Pourquoi pas s’entraîner uniquement en HIIT, plus efficace en moins de temps ? Parce que le HIIT seul ne construit pas la base aérobie qui te permet de tenir des efforts longs. C’est exactement ce que le squash m’a appris : un cardio HIIT élite ne te rend pas capable d’enchaîner 30 minutes d’effort soutenu modulé. Le running zone 2 construit cette base, et c’est elle qui te rend polyvalent.

L’erreur typique : confondre zone 2 et « footing facile »

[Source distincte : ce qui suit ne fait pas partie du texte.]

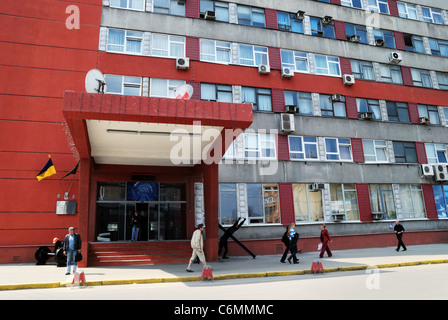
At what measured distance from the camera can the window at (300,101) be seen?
2139 centimetres

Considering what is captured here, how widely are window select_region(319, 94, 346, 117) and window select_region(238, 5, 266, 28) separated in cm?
646

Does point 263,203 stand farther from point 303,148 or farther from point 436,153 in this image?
point 436,153

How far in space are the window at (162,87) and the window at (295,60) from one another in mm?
7420

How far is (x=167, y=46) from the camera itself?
778 inches

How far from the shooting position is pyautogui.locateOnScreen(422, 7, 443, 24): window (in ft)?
89.2

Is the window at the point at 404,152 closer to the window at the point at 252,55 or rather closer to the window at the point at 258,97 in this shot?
the window at the point at 258,97

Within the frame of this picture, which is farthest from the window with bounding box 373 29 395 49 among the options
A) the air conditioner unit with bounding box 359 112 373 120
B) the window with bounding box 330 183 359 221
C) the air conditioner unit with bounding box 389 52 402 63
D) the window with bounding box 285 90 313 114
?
the window with bounding box 330 183 359 221

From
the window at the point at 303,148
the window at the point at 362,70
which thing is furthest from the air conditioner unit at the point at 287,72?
the window at the point at 362,70

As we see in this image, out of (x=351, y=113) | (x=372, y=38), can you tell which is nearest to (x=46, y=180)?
(x=351, y=113)

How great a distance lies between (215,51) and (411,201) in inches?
652

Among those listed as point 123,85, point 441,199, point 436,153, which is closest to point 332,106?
point 436,153

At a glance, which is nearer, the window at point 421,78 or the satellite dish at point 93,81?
the satellite dish at point 93,81
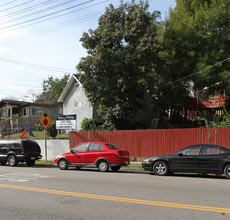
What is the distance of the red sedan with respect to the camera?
13.5m

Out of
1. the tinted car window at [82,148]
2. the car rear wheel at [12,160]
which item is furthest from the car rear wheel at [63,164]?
the car rear wheel at [12,160]

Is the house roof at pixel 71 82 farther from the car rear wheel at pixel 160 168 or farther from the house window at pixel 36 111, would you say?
the car rear wheel at pixel 160 168

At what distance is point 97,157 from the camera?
1388 centimetres

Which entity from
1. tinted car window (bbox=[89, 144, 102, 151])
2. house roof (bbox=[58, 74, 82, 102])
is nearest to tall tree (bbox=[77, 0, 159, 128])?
tinted car window (bbox=[89, 144, 102, 151])

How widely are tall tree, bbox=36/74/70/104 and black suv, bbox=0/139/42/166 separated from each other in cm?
4394

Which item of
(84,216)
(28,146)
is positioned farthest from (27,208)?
(28,146)

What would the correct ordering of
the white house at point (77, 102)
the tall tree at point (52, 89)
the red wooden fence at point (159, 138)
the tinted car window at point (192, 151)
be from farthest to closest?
the tall tree at point (52, 89), the white house at point (77, 102), the red wooden fence at point (159, 138), the tinted car window at point (192, 151)

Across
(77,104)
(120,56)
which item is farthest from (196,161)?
(77,104)

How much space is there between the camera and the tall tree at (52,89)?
62.8 m

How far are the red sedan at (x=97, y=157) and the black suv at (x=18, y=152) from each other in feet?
11.2

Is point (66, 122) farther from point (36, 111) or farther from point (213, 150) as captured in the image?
point (36, 111)

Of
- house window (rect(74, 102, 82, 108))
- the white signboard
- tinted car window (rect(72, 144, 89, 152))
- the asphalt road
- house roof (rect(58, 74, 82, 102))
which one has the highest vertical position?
house roof (rect(58, 74, 82, 102))

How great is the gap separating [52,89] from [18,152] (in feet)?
166

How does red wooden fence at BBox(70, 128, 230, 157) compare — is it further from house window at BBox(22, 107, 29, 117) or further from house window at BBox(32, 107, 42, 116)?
house window at BBox(22, 107, 29, 117)
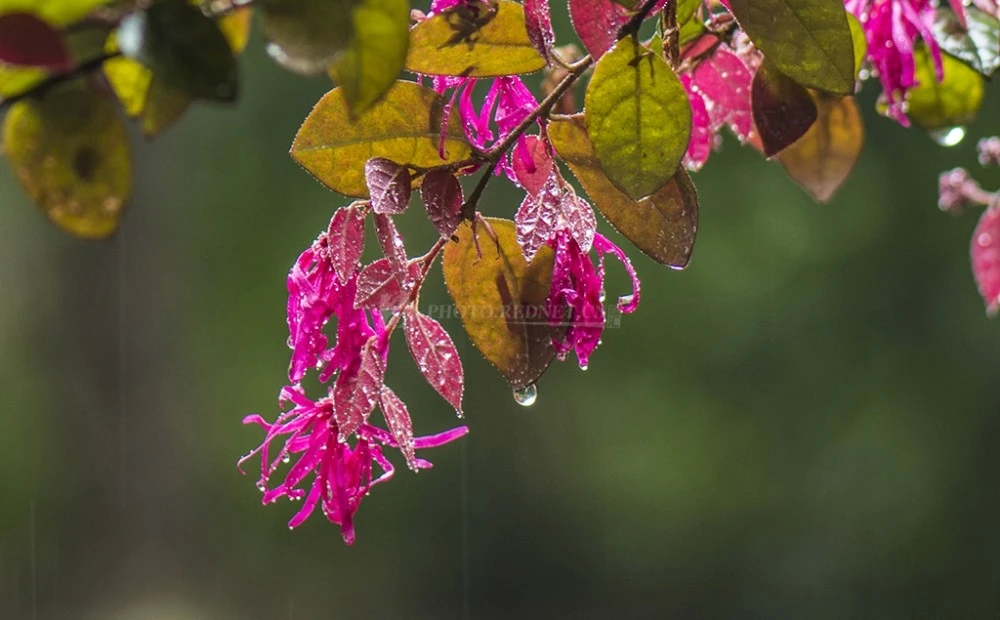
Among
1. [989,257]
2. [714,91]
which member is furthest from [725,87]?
[989,257]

Voilà ce que j’ai cru faire plusieurs fois en mars 2026, et qui illustre parfaitement l’erreur que tu vas faire toi aussi si tu démarres le running zone 2. Cette course du 31 mars 2026 sur mon parcours de 6 km à Toulouse :

Garmin course à pied Toulouse 6 km record personnel cardio après 40 ans
31 mars 2026, parcours de 6,07 km à Toulouse (Bonnefoy → Soupetard → Balma). Allure 5:45/km, FC moyenne 139 bpm, 34:54 total. Garmin félicite un « Nouveau record personnel ». Sauf que j’étais censé courir en zone 2 ce jour-là.

Récap : 5:45 de moyenne au km, FC moyenne 139 bpm, et un PR à la clé. Sur le papier, ça a l’air d’un footing tranquille pour quelqu’un qui s’entraîne sérieusement. Sur le terrain, ce n’était pas une séance zone 2. Regarde les splits.

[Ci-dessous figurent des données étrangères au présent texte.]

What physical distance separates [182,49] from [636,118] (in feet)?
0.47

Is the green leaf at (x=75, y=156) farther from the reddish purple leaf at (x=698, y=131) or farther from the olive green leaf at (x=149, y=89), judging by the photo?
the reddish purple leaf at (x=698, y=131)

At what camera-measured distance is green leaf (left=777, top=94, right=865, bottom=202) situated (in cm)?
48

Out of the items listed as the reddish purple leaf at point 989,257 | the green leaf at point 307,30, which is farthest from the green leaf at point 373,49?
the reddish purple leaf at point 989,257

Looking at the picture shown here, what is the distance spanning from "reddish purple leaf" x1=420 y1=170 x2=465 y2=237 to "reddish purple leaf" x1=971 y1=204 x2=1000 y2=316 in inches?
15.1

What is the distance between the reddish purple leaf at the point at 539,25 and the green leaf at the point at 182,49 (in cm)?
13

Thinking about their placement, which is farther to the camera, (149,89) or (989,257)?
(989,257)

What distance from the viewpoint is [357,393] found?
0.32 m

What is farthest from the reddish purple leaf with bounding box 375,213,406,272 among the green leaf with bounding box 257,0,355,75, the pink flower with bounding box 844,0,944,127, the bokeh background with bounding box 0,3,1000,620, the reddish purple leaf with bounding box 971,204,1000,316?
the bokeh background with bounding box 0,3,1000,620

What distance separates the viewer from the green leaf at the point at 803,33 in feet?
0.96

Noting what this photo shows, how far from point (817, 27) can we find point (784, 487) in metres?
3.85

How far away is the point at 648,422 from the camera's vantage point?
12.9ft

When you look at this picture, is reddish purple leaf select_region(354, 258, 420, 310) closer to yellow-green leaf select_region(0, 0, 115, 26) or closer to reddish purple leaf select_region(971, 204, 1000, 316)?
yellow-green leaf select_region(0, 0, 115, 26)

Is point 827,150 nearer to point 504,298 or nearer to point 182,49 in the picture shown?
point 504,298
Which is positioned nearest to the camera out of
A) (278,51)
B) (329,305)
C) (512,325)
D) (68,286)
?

Splits course à pied 6 km accélération progressive erreur zone 2
Splits par km : 5:53 → 5:47 → 5:41 → 5:37. J’accélère à chaque kilomètre au lieu de tenir une allure constante. Signature classique d’un effort où la perf prend le dessus sur la zone cardiaque.

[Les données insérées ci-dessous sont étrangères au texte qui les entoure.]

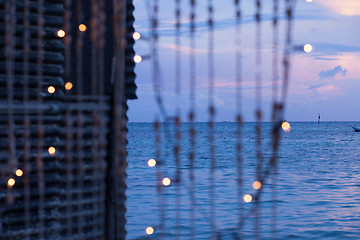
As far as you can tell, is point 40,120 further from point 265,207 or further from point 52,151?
point 265,207

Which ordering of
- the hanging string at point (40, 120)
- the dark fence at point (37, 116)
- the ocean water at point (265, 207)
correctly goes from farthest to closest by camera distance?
the ocean water at point (265, 207) < the hanging string at point (40, 120) < the dark fence at point (37, 116)

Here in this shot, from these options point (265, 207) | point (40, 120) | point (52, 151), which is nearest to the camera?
point (40, 120)

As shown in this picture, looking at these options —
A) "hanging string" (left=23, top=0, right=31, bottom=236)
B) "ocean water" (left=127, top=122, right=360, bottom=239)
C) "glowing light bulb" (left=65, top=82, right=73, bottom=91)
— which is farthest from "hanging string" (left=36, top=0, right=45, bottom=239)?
"ocean water" (left=127, top=122, right=360, bottom=239)

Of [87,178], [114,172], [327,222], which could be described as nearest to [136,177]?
[327,222]

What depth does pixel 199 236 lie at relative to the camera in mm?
13844

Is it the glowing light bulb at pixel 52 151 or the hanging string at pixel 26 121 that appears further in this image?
the glowing light bulb at pixel 52 151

Tu vois le pattern : je n’ai pas tenu 5:45/km du début à la fin. J’ai démarré à 5:53/km et j’ai accéléré à chaque kilomètre, jusqu’à 5:37/km sur la fin. C’est l’instinct compétitif qui prend le dessus : je veux finir plus fort, je veux battre mon temps précédent, je veux le PR. Et comme ce parcours j’ai dû le faire 30 fois, je connais chaque borne, chaque virage, chaque montée. Ça stimule la compétition contre moi-même. Sauf que ce n’est pas le but d’une séance zone 2.

Maintenant, regarde ce que ça donne en zones de fréquence cardiaque.

Garmin zones FC course à pied 56% zone 3 erreur footing zone 2
Zones FC de la même course : Z5 3% / Z4 34% / Z3 56% / Z2 3% / Z1 1%. Sur ce que je pensais être un run zone 2, j’ai passé 90% du temps en zone 3-4 et seulement 3% en zone 2.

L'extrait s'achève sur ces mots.